ITIL® 4 vs ITIL® V3: What’s New?

ITIL® 4 vs ITIL® V3: What’s New?

ITIL LogoAxelos is releasing a new version of the Information Technology Infrastructure Library (ITIL®). ITIL® 4 vs ITIL® V3: What’s New? ITIL® is the world’s leading best practice framework for managing IT services.

Compared to version 3, ITIL 4 will be more agile and modernized to provide organizations with comprehensive guidance for the management of information technology in the modern service economy. It will provide an end-to-end IT / Digital Operating Model, covering the full delivery of tech-enabled products and services, and guiding how IT interfaces with—and even leads—the wider business strategy.

ITIL V4 focuses more on the concepts of costs, outcomes, risks, and value. Building on a good selection of ideas championed by ITIL Practitioner, the bedrock principles of the new version are:

  • Collaborate
  • Work holistically
  • Focus on value
  • Design for experience
  • Start where you are
  • Progress iteratively
  • Observe directly
  • Be transparent
  • Keep it simple

 


 

Bottom line, ITIL V4 is a refinement of ITIL V3, reflecting changes in the corporate culture where teamwork and intercommunication are given additional weight, integrating IT into the overall business structure.

ITIL 4 Certification Scheme

 

 


 

Here are some of the changes.

  • The ITIL v3 processes are now ITIL 4 practices

  • ITIL service lifecycle has been replaced with the ITIL service value system (SVS) and the service chain.

Diagram of the ITIL Service Value System

The Service Value Chain

“The ITIL SVS represents how the various components and activities of the organization work together to facilitate value creation through IT-enabled services.”

ITIL 4 also introduces the concept of a value stream, which is a journey weaving through, and even doubling back, these activities. The service lifecycle – which was the core ITIL v3 areas (and publications) of service strategy, service design, service transition, and service operation along with continual service improvement (CSI) – can be now be represented with a value stream which would roughly be:

Engage – Plan – Design & Transition – Obtain/Build – Design & Transition – Deliver & Support – Improve

 


 

  • There is now a focus on the “co-creation of value”

(SET PROBLEM A): Reproduce the ITIL comparison word for word, starting at "Bottom line, ITIL" and ending at "of the changes.".
(SET PROBLEM B): According to the ITIL comparison, what have the ITIL v3 processes become in ITIL 4?
Work from the ITIL comparison alone.

(AVAILABLE DATA):
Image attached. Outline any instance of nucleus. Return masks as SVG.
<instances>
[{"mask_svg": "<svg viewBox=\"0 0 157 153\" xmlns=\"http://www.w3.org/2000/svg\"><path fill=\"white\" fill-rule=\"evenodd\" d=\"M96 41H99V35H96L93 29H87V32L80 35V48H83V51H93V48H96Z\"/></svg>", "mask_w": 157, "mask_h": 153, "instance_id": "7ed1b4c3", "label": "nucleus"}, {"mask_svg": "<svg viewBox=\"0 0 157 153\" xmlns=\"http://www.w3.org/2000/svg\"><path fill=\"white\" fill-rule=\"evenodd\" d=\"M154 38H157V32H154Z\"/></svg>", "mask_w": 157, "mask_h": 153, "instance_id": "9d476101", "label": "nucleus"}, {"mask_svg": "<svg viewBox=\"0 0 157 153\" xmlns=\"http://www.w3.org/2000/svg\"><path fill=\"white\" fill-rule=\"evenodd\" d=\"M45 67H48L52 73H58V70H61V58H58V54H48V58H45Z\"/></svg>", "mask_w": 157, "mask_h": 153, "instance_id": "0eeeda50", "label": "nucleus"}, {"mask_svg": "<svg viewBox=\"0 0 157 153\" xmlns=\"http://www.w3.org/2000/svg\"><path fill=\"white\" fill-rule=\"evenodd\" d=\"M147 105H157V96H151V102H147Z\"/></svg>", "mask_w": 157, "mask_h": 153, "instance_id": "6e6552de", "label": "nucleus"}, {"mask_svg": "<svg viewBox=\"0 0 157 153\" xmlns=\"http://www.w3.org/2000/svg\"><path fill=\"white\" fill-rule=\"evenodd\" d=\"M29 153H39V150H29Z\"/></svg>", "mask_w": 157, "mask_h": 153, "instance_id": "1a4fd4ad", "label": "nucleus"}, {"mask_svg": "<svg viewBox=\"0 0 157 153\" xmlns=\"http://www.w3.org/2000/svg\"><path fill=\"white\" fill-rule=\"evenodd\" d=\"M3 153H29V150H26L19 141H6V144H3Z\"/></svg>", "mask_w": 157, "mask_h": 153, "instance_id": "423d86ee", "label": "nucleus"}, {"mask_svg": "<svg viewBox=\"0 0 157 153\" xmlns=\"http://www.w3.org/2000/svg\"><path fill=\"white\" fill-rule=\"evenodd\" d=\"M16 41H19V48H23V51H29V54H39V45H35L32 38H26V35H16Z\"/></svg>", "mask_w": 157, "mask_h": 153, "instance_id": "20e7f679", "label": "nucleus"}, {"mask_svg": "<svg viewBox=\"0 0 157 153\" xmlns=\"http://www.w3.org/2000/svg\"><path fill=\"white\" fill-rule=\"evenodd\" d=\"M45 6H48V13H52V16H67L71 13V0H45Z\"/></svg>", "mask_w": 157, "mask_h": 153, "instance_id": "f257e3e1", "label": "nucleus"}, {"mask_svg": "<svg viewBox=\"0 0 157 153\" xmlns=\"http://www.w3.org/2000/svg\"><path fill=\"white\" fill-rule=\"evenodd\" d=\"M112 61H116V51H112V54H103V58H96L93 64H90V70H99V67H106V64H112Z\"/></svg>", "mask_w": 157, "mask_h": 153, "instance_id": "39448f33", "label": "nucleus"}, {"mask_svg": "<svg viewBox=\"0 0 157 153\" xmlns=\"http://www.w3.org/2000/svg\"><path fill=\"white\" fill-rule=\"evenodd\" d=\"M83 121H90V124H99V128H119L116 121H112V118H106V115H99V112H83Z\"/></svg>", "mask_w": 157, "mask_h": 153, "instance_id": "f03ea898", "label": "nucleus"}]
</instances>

(WRITTEN ANSWER A):
Bottom line, ITIL V4 is a refinement of ITIL V3, reflecting changes in the corporate culture where teamwork and intercommunication are given additional weight, integrating IT into the overall business structure.

ITIL 4 Certification Scheme

 

 


 

Here are some of the changes.

(WRITTEN ANSWER B): They are now ITIL 4 practices.